Who Is Dan Crary?
If you're the type of person that likes attending music festivals, and especially folk music festivals; then probably you have no lack of knowledge of who Mr. Dan Crary is. If you're like me, and haven't really been to a whole lot of folk music festivals, but have managed to attend the Walnut Valley Festival, in Winfield, Kansas; (I've been three times) then you almost certainly have seen Dan Crary perform, heard him speak a bit, and even spoke to him a few times.
Dan Crary is a really big man. He stands well over six feet tall, and were I told he stood seven feet tall, I'd not be surprised, as he's just that much taller than most everyone else, and besides that, he's not exactly thin either.
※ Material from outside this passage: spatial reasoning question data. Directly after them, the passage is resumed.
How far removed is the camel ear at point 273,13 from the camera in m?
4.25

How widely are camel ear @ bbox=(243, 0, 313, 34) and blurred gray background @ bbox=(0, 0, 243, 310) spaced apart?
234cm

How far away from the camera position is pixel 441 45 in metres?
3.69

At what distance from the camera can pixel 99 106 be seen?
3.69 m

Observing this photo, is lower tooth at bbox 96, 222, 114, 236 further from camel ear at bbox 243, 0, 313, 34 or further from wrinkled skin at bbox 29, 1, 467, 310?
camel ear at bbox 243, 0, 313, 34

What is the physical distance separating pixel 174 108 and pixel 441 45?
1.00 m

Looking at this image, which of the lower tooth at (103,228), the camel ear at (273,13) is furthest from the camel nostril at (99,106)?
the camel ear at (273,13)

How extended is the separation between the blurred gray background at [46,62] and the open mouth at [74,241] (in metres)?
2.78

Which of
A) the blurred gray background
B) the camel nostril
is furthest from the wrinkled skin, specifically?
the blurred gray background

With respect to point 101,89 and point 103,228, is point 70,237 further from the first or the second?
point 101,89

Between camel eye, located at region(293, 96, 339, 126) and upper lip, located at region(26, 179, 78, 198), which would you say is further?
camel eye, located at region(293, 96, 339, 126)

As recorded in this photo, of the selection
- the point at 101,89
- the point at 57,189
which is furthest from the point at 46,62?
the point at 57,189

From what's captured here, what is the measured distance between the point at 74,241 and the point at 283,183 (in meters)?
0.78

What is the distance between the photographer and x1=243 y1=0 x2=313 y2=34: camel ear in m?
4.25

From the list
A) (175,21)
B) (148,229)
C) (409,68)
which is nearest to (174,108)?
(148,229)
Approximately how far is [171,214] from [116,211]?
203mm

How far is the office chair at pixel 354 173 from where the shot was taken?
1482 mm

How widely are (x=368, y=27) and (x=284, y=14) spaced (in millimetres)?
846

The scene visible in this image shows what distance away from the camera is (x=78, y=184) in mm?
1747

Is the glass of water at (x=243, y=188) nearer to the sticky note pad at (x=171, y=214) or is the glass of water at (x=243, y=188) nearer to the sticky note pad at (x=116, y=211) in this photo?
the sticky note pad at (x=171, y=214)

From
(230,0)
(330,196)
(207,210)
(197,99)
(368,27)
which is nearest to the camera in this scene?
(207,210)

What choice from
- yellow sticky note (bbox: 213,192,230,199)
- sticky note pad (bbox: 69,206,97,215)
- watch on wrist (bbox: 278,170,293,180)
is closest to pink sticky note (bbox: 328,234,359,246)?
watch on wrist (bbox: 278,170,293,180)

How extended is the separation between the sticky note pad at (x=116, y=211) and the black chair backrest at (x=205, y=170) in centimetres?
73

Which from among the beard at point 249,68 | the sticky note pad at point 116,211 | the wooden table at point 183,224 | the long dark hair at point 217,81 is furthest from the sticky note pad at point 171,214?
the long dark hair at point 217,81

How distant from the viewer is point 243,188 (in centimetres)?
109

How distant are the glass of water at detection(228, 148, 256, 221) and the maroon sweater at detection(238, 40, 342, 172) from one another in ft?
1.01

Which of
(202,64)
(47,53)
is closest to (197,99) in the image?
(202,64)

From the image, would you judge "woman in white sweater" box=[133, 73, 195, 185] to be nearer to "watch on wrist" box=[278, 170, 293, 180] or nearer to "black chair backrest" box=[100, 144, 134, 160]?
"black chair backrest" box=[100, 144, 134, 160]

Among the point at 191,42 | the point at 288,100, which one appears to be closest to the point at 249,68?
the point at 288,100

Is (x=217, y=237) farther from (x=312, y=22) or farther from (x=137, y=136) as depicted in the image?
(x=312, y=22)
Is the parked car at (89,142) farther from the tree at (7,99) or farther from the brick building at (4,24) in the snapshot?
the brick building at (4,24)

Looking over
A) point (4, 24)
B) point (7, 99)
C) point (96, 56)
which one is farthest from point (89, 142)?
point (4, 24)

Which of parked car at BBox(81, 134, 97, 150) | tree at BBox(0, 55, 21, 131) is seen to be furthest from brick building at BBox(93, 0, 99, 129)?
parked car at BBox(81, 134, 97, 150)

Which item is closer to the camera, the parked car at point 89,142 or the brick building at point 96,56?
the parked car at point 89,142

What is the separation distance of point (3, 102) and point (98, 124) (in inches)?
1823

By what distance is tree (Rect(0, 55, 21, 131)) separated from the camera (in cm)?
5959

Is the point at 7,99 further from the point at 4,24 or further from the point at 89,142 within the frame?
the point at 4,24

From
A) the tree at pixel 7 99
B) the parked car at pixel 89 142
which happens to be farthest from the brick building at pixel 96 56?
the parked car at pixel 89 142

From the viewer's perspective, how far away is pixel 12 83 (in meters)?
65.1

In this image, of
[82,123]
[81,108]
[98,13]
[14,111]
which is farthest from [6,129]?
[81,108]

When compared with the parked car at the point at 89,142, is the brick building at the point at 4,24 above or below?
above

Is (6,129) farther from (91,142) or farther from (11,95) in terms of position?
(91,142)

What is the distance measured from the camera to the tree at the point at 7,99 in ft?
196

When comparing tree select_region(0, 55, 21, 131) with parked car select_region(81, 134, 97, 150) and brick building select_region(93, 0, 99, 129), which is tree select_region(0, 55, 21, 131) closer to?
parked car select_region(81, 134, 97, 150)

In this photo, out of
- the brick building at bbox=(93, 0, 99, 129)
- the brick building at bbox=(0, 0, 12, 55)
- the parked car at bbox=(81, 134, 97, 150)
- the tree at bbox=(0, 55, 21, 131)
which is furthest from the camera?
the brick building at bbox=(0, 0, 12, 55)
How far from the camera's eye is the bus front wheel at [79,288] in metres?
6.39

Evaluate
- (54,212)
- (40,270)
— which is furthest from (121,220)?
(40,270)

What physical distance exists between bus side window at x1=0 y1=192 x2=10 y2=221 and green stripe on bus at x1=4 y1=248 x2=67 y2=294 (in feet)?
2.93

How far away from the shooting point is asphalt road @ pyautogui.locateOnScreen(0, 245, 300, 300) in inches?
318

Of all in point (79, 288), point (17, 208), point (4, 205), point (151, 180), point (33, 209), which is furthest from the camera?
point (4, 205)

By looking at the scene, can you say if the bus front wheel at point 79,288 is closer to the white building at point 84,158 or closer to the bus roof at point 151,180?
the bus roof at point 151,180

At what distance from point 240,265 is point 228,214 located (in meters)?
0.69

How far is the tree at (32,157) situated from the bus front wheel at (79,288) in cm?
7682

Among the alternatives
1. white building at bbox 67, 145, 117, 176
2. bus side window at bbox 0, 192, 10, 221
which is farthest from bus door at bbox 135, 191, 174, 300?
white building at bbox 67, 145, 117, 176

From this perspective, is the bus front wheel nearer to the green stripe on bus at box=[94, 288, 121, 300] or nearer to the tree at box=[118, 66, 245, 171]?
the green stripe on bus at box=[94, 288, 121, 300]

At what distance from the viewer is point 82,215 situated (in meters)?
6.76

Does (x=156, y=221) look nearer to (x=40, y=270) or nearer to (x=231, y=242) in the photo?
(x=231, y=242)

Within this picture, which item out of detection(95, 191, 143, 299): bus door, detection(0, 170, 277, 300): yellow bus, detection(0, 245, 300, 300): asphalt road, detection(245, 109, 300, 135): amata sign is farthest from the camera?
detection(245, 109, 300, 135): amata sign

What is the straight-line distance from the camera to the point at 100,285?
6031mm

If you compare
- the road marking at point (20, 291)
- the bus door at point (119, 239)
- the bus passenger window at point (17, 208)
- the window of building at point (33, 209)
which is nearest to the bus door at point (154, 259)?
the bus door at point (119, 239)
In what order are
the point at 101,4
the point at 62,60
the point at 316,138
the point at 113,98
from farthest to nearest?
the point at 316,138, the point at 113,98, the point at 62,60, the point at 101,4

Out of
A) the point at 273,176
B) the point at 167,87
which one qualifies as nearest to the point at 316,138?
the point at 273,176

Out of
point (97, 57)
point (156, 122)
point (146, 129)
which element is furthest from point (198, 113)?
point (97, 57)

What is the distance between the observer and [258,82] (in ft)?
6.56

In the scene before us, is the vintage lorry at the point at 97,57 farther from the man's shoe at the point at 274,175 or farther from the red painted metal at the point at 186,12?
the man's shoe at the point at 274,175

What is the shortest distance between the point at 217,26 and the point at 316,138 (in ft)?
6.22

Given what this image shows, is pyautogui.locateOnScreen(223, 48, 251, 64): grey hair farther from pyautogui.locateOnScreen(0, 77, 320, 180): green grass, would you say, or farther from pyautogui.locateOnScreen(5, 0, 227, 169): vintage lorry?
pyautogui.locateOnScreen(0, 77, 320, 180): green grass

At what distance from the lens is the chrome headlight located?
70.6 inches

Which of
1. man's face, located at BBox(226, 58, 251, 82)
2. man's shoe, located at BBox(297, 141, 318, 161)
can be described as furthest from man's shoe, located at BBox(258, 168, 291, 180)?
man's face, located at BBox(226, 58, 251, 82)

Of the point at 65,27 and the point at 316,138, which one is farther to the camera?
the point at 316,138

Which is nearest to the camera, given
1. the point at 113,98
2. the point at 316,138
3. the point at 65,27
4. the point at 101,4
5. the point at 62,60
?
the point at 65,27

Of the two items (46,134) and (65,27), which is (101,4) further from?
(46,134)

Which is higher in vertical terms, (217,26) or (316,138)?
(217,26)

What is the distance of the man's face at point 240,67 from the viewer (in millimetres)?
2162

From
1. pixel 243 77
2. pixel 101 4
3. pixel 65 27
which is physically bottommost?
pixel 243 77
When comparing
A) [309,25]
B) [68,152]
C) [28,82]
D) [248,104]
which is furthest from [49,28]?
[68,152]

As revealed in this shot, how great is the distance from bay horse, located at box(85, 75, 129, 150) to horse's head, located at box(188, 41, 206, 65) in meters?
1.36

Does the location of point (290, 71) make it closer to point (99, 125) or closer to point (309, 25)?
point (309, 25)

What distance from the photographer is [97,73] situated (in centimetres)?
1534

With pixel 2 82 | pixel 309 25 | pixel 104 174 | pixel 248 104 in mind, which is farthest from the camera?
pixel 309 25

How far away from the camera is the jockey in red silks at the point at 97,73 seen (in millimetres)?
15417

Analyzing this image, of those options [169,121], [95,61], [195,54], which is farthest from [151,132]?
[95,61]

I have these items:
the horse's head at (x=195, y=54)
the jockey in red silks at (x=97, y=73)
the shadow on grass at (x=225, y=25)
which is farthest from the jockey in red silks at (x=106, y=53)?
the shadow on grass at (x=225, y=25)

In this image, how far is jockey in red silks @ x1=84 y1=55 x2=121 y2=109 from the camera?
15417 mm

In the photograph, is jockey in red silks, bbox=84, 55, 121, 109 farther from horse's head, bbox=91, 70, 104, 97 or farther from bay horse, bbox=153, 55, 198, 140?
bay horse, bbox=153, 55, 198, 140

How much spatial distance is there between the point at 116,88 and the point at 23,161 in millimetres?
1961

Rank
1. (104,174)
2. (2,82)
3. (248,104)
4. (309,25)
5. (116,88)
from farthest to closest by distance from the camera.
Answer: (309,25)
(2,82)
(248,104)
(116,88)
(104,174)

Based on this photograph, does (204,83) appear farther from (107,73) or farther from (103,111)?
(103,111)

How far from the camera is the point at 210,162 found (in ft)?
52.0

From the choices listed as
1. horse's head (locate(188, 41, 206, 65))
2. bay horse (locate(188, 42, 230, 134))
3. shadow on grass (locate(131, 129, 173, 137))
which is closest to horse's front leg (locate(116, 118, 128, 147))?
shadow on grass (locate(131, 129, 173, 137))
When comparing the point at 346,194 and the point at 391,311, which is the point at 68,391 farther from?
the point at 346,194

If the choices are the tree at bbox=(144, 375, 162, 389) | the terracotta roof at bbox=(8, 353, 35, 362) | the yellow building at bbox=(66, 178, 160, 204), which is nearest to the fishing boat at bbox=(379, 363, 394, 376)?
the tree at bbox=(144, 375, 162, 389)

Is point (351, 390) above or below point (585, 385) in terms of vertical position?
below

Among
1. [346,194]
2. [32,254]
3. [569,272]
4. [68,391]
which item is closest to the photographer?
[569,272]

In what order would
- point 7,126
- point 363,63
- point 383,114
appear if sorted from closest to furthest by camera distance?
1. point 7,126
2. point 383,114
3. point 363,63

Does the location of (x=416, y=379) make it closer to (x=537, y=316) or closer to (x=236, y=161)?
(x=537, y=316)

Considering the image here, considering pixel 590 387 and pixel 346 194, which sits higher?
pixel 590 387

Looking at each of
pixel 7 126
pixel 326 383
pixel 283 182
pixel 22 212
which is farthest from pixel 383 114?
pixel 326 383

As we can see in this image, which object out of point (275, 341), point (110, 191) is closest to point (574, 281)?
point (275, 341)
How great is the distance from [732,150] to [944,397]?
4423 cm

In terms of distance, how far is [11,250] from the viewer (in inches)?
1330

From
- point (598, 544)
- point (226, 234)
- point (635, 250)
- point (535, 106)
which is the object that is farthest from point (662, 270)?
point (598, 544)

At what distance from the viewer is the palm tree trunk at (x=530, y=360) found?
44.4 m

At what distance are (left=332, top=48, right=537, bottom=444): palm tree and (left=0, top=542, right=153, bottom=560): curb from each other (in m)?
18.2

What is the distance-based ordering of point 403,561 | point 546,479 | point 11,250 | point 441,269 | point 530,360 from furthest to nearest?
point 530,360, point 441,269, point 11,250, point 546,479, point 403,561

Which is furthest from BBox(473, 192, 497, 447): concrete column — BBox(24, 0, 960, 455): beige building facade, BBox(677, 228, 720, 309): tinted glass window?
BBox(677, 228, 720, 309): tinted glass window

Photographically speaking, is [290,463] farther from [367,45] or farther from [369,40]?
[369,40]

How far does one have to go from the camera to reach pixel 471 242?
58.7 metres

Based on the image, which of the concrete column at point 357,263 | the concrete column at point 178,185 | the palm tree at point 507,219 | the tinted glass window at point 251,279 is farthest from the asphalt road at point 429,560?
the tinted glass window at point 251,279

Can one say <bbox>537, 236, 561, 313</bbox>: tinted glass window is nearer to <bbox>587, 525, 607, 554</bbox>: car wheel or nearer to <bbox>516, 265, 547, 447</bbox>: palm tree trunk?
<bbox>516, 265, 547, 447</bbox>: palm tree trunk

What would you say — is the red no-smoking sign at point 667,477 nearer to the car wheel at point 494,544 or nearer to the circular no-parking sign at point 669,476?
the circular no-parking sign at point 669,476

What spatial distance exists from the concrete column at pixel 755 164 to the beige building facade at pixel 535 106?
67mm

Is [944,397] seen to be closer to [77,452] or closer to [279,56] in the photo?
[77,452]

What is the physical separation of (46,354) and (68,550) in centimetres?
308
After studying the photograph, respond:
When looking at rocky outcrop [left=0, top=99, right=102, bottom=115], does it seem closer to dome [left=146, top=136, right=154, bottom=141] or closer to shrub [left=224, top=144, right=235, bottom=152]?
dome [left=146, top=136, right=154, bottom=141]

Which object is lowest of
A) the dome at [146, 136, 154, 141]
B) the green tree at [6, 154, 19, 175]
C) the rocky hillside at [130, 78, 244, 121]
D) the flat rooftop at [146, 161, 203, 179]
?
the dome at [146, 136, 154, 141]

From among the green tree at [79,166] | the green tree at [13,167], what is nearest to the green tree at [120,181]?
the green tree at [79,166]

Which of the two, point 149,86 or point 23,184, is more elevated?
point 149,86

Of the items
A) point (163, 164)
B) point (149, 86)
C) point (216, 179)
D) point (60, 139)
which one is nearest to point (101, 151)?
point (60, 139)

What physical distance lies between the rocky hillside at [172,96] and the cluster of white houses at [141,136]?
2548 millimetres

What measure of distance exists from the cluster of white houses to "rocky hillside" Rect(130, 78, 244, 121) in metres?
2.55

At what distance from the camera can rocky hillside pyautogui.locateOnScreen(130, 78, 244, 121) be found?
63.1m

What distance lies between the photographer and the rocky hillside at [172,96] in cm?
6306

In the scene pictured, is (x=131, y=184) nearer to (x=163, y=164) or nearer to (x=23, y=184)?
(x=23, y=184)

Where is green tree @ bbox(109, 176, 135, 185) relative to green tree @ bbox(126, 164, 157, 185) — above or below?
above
He's got a voice, of course, and his voice is huge itself; when Dan Crary speaks, you can hear him far away, and he doesn't really need a microphone; he's very loud already. Dan Crary, you see, is a professor of communications, and I believe this is at the University of Southern California. Only thing one might find annoying is, Dan seems so used to speaking to students, that maybe he regards nearly everyone at festivals as his students as well.
So Dan has a career outside of guitar playing. He's also done a lot of guitar playing, recording, and performing. He's been instrumental in bringing steel string acoustic guitars played with a pick into the folk and bluegrass realm. Whenever and wherever a fine musician is found, there is typically more than one. Strong musicians attract others of their kind, and in Dan's case, there have been many; but very notable on the list is the great fiddler Byron Berline , and banjo player John Hickman.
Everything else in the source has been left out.